↓↓↓
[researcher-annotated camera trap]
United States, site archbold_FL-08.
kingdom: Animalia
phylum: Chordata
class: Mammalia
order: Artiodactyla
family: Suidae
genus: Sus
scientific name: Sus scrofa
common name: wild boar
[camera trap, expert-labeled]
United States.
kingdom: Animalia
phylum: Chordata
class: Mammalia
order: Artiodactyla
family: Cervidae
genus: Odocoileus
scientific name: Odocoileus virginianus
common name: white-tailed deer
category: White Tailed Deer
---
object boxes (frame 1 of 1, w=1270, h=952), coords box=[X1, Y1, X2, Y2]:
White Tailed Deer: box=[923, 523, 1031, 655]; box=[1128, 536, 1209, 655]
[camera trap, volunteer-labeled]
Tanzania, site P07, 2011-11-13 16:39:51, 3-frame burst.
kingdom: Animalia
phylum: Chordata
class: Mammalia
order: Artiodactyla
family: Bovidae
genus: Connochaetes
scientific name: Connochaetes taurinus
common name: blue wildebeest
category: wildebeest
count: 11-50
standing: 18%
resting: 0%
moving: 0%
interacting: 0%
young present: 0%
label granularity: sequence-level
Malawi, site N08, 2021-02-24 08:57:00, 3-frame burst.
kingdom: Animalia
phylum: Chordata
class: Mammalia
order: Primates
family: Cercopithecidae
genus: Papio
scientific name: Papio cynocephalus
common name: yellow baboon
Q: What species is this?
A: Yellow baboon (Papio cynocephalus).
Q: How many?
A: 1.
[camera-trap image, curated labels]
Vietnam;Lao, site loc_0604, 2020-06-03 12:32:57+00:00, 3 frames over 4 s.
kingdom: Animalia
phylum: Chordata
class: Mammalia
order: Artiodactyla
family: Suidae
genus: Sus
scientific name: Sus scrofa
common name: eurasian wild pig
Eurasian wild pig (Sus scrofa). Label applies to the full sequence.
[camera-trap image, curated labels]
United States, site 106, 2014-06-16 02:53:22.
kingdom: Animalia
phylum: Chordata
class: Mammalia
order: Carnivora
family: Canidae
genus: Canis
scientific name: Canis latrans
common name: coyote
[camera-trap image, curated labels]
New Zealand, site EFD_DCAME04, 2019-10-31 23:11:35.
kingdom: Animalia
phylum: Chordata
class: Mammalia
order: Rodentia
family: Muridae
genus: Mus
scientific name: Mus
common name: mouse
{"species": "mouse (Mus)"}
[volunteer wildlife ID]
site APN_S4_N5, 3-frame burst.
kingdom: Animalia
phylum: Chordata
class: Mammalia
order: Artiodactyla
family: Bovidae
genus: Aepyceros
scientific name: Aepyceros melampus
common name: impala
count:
↑↑↑
What the task asks
For the string "States", return every line of the data where it appears.

Finished task
United States, site archbold_FL-08.
United States.
United States, site 106, 2014-06-16 02:53:22.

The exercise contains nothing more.